CICC: Maintaining Shenzhou International's (02313) “Outperforming the Industry” rating, the target price was reduced to HK$81.77

Zhitong Finance ·  Mar 26 21:09

CICC lowered Shenzhou International's (02313) 2024 EPS forecast by 4% to 3.64 yuan.

The Zhitong Finance App learned that CICC released a research report stating that it maintains the Shenzhou International (02313) “outperforming the industry” rating, and that the 2023 results are in line with this forecast; however, considering the pace of brand order placement, the 2024 EPS forecast was lowered by 4% to 3.64 yuan, and the 2025 EPS forecast was introduced. The valuation was switched to 2024, and the target price was lowered by 12% to HK$81.77, taking into account the decline in the industry's valuation center. In the short term, the capacity utilization rate of both domestic and overseas factories in Shenzhou has returned to 100%. Management said that orders have been received relatively well since this year, and it is expected that there will be great opportunities for growth in the number of employees and efficiency in 2024.

The main views of CICC are as follows:

The decline in Europe, America, and sports dragged down the company's revenue, and the share of domestic brands continued to rise.

In 2023, the company's revenue also fell 10% to 25 billion yuan. Among them, due to inventory removal by brand customers, sales volume fell 14%-15%, the unit price of the US dollar also increased by 1%, and the unit price of RMB increased by 5% due to the decline in the RMB exchange rate. By brand, European and American sports brand customers are in the inventory removal stage in 2023, with revenue from Nike, Adidas, and Puma falling 11%/24%/28%, respectively.
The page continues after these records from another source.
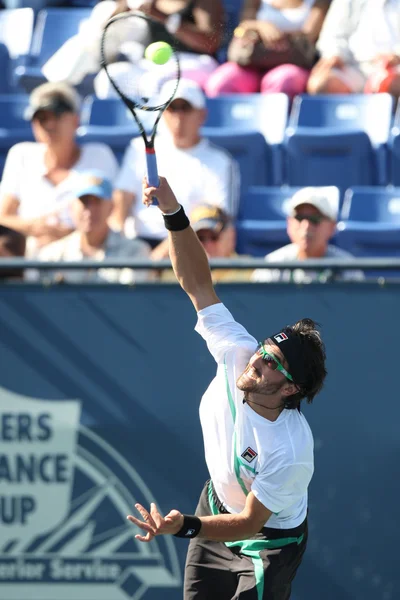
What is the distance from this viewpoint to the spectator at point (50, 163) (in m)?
6.34

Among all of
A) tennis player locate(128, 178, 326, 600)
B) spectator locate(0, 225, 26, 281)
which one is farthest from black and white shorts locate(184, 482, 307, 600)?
spectator locate(0, 225, 26, 281)

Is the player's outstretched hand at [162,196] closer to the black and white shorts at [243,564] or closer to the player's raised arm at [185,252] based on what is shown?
the player's raised arm at [185,252]

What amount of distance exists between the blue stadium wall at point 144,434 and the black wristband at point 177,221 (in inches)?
40.8

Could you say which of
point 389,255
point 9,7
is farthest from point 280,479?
point 9,7

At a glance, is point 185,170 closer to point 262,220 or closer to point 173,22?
point 262,220

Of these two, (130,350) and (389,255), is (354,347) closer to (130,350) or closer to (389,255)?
(130,350)

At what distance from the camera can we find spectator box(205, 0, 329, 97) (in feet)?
24.0

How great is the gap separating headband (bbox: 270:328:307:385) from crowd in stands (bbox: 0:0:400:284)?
45.6 inches

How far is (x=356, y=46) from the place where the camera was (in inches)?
294

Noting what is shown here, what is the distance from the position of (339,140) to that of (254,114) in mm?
706

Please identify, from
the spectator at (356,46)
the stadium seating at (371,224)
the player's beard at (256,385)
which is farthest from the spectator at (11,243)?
the spectator at (356,46)

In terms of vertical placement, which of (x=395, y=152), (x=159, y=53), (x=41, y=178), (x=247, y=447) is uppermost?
(x=159, y=53)

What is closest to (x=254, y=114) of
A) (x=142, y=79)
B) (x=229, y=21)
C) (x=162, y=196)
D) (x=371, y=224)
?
(x=229, y=21)

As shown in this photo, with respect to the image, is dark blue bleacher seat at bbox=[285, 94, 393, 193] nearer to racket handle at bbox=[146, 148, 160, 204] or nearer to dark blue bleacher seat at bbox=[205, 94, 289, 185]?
dark blue bleacher seat at bbox=[205, 94, 289, 185]
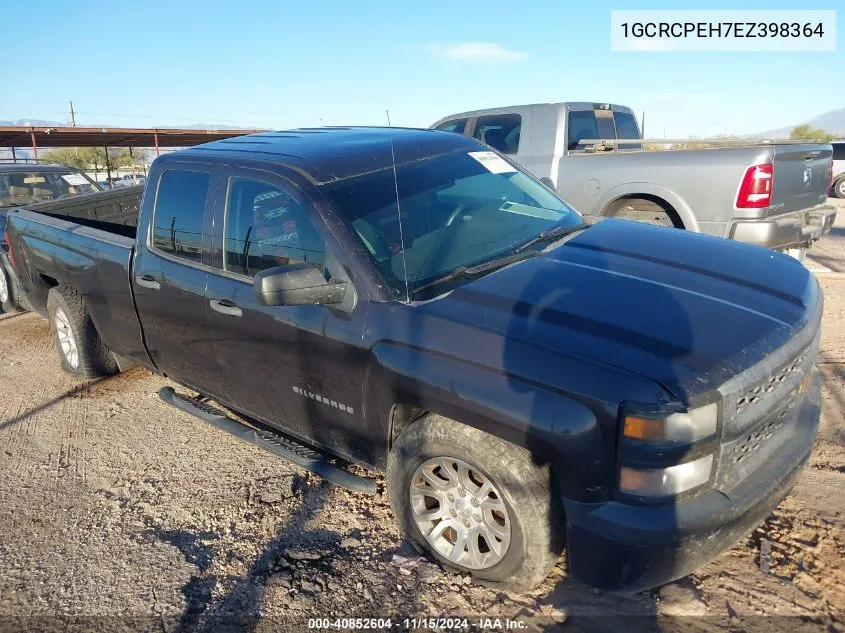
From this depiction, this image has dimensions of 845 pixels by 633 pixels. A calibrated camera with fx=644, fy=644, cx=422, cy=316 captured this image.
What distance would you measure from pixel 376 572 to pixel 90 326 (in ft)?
10.8

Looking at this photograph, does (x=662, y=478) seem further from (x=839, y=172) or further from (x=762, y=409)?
(x=839, y=172)

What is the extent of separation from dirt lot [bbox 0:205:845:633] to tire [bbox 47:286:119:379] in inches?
30.6

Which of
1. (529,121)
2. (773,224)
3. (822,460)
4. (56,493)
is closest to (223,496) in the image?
(56,493)

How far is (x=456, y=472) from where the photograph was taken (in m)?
2.63

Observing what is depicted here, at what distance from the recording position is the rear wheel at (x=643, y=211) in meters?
6.31

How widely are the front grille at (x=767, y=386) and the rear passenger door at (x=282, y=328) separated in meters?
1.46

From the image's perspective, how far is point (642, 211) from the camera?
257 inches

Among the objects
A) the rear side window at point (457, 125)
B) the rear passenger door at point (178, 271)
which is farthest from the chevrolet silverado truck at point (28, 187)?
the rear side window at point (457, 125)

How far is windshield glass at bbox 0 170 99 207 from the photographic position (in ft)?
25.9

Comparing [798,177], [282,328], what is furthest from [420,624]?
[798,177]

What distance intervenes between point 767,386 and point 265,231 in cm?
233

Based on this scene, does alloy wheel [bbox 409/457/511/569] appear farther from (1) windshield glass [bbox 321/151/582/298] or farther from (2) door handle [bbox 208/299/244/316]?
(2) door handle [bbox 208/299/244/316]

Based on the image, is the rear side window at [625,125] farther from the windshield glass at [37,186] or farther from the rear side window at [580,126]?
the windshield glass at [37,186]

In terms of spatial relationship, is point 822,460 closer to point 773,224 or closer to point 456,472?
point 456,472
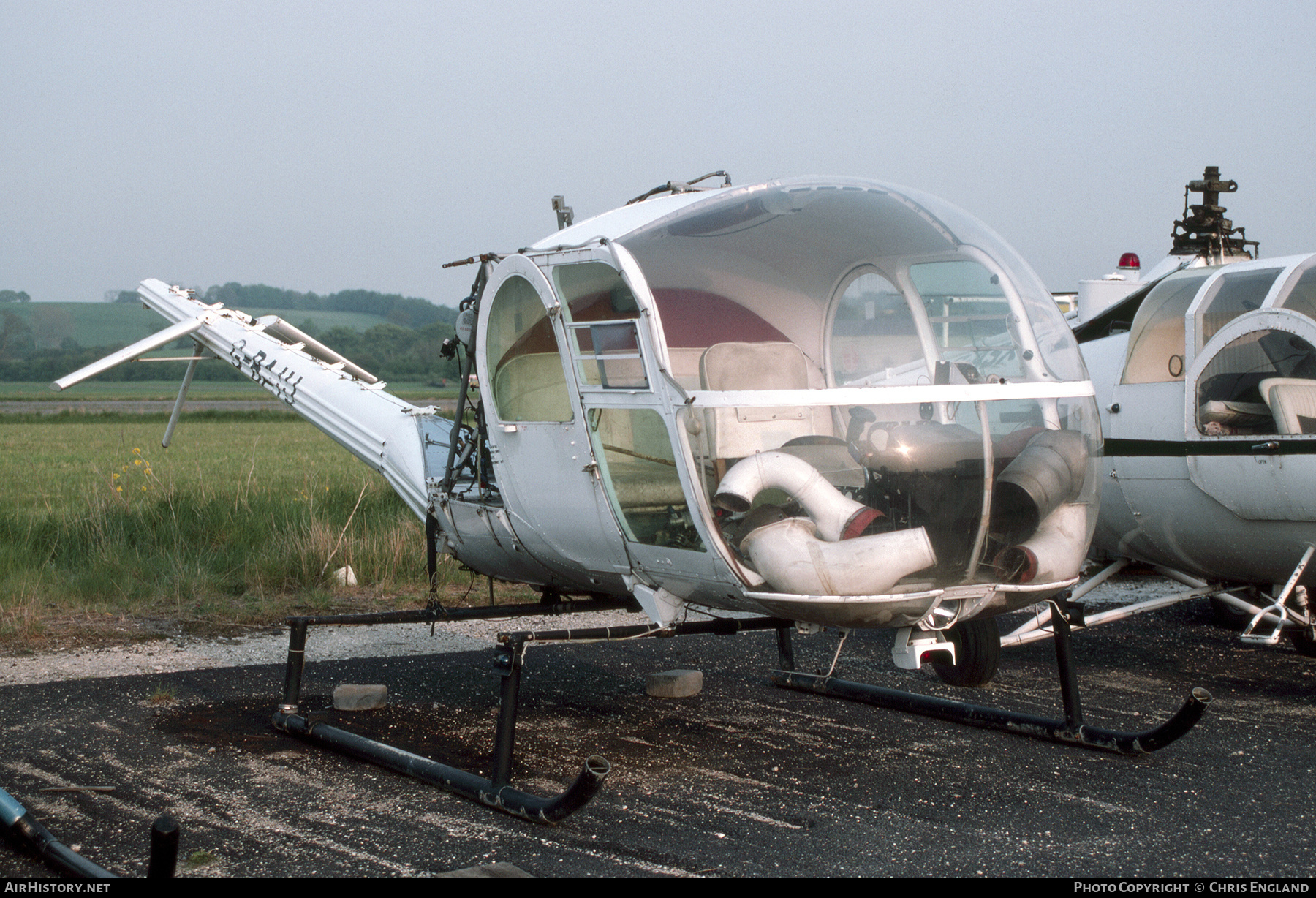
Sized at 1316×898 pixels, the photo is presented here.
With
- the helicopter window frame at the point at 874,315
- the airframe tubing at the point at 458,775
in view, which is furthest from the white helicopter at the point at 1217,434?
the airframe tubing at the point at 458,775

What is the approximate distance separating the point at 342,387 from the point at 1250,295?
5.40 m

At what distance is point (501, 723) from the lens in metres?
4.71

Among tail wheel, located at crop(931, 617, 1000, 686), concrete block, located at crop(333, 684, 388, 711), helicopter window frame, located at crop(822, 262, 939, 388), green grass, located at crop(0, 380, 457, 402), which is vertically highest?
helicopter window frame, located at crop(822, 262, 939, 388)

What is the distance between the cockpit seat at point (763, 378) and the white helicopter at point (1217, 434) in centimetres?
237

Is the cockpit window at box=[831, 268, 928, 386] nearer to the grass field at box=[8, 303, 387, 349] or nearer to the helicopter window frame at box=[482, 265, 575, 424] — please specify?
the helicopter window frame at box=[482, 265, 575, 424]

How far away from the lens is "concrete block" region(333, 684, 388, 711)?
625 centimetres

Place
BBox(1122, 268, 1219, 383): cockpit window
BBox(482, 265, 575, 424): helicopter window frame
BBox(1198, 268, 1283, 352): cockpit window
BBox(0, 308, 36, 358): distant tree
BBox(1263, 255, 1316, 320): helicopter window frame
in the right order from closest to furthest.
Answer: BBox(482, 265, 575, 424): helicopter window frame
BBox(1263, 255, 1316, 320): helicopter window frame
BBox(1198, 268, 1283, 352): cockpit window
BBox(1122, 268, 1219, 383): cockpit window
BBox(0, 308, 36, 358): distant tree

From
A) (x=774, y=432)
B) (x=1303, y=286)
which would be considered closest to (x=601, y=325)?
(x=774, y=432)

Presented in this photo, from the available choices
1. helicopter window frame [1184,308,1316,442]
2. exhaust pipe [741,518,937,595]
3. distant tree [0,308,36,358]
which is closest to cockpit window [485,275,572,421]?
exhaust pipe [741,518,937,595]

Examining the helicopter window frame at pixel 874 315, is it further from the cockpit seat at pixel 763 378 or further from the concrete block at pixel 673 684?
the concrete block at pixel 673 684

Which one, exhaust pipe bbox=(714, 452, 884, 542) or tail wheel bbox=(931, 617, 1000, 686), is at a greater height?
exhaust pipe bbox=(714, 452, 884, 542)

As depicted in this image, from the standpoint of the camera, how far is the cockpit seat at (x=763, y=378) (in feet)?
16.1

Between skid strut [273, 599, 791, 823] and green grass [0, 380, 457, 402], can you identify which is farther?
green grass [0, 380, 457, 402]

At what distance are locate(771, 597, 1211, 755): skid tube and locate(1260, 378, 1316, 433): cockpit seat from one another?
4.93 feet
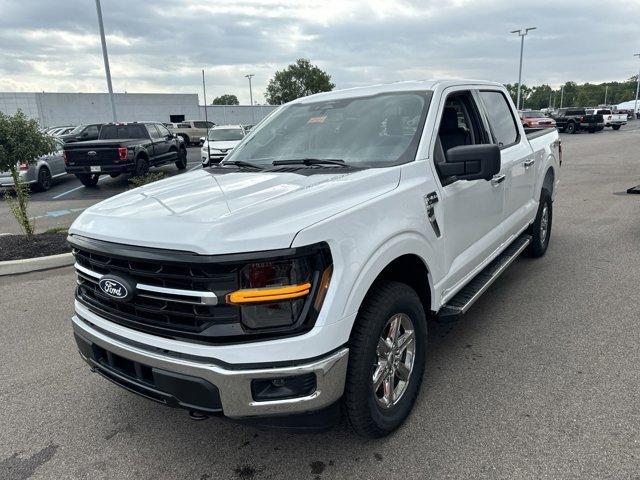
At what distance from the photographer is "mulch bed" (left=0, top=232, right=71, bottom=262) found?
6.50 meters

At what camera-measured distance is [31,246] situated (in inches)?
267

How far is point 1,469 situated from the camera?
2.66 meters

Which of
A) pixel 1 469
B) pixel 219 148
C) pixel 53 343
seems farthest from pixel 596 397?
pixel 219 148

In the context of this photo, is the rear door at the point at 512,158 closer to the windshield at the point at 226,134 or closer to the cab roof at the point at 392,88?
the cab roof at the point at 392,88

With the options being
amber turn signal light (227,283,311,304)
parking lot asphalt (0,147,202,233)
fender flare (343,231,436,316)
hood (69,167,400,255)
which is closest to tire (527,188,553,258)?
fender flare (343,231,436,316)

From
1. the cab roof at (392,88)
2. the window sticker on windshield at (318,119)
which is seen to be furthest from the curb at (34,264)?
the window sticker on windshield at (318,119)

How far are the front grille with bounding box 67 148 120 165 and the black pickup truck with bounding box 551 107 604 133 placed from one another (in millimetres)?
30341

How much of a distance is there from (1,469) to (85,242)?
1.32m

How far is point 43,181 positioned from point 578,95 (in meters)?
150

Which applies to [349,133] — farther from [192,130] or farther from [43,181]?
A: [192,130]

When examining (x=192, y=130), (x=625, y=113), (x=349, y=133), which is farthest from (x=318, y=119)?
(x=625, y=113)

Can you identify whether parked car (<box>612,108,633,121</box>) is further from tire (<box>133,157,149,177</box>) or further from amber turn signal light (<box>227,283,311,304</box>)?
amber turn signal light (<box>227,283,311,304</box>)

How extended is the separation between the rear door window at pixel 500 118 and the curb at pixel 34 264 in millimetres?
5264

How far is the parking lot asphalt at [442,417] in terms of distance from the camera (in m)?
2.57
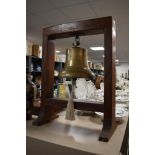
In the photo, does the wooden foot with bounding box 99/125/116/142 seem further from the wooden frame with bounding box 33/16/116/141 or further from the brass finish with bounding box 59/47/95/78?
the brass finish with bounding box 59/47/95/78

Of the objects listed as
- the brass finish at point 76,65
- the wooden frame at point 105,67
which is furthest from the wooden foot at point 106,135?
the brass finish at point 76,65

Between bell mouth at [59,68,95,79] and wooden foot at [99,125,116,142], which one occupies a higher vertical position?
bell mouth at [59,68,95,79]

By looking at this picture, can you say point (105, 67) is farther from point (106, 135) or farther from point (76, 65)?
point (106, 135)

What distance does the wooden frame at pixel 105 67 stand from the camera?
1088 millimetres

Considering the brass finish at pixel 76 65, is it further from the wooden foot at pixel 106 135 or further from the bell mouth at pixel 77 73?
the wooden foot at pixel 106 135

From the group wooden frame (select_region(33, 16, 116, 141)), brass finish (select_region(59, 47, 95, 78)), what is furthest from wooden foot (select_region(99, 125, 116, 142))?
brass finish (select_region(59, 47, 95, 78))

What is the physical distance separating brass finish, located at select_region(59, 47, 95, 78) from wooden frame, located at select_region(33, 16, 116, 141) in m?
0.14

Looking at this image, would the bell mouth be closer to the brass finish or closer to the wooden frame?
the brass finish

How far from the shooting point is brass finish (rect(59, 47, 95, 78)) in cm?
117

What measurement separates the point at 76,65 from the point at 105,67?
218 millimetres

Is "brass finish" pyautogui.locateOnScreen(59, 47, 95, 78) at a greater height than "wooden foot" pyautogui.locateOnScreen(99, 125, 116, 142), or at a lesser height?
greater

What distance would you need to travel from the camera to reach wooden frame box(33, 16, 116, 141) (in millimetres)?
1088

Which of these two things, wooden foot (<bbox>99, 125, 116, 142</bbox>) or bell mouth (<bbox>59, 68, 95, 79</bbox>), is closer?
wooden foot (<bbox>99, 125, 116, 142</bbox>)
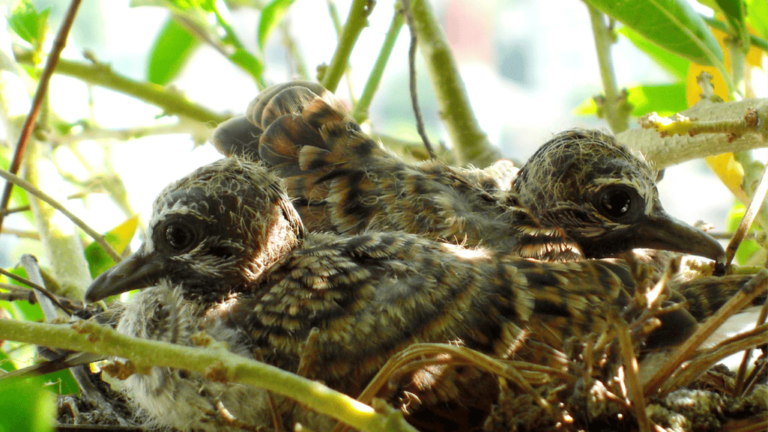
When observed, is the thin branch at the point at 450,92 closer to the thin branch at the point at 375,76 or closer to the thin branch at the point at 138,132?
the thin branch at the point at 375,76

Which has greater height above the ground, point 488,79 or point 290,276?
point 488,79

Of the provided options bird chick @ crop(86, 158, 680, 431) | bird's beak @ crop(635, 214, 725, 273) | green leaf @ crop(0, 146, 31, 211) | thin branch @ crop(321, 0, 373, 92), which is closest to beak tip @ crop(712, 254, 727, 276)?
bird's beak @ crop(635, 214, 725, 273)

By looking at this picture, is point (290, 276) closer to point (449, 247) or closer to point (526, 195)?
point (449, 247)

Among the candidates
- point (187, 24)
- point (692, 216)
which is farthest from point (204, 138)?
point (692, 216)

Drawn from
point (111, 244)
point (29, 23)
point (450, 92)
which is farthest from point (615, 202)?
point (29, 23)

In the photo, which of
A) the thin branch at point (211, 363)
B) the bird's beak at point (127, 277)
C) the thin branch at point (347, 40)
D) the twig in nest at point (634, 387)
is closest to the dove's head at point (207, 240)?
the bird's beak at point (127, 277)
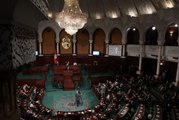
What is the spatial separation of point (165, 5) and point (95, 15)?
955 centimetres

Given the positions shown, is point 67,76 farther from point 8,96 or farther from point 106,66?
point 8,96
Uniqlo's retail performance was relatively good, and revenue from Uniqlo also increased by 3%. After 2 years of development, Lululemon's revenue share increased to 2% +. Domestic brands such as Anta and Li Ning accounted for about 11% of revenue, an increase of about 2ppt over the previous year. By region, although China's consumption is still in a weak recovery stage, the 1% increase in revenue performance is better than other regions. European and American revenue fell 19%/20%, respectively, and the total revenue contribution declined by 4ppt.

Production capacity utilization continued to recover, and overseas factories climbed downhill to increase gross margin.

As brand customers neared the end of inventory removal, the company's capacity utilization rate recovered. Combined with the improvement in the operation of new overseas plants and the elimination of unfavorable production environments in 2022, the company's gross margin increased by 2.2 ppt to 24.3% in 2023 under last year's low base. The gross margin during the year was repaired quarterly, and 2H23 gross margin increased to 26% +. The sales and management expense ratio increased slightly by 0.4ppt year over year. Net exchange income of $150 million (vs. $1.0 billion in 2022), net interest income of $440 million (vs. $50 million in 2022). The actual effective tax rate decreased by 4.5ppt to 8.8%, mainly due to an increase in the profit contribution of overseas bases with low tax rates. Net profit of 4.6 billion yuan was basically the same as the previous year (net profit also increased 11% after excluding the impact of government subsidies, exchange income, and interest income).

With diversified product development, Shenzhou lays a solid foundation for long-term growth.

Although orders are under pressure from Shenzhou in 2023, the company is still actively expanding the category. The bank expects to see Shenzhou expand to more chemical fiber products in the future, and is also expected to see the launch of more woven products. Continuing to expand product categories during the downturn of the industry gave the bank full confidence in the long-term growth of Shenzhou as an industry leader.

Risks: Downstream customer growth falls short of expectations, fluctuating raw material prices, and fluctuating RMB exchange rates.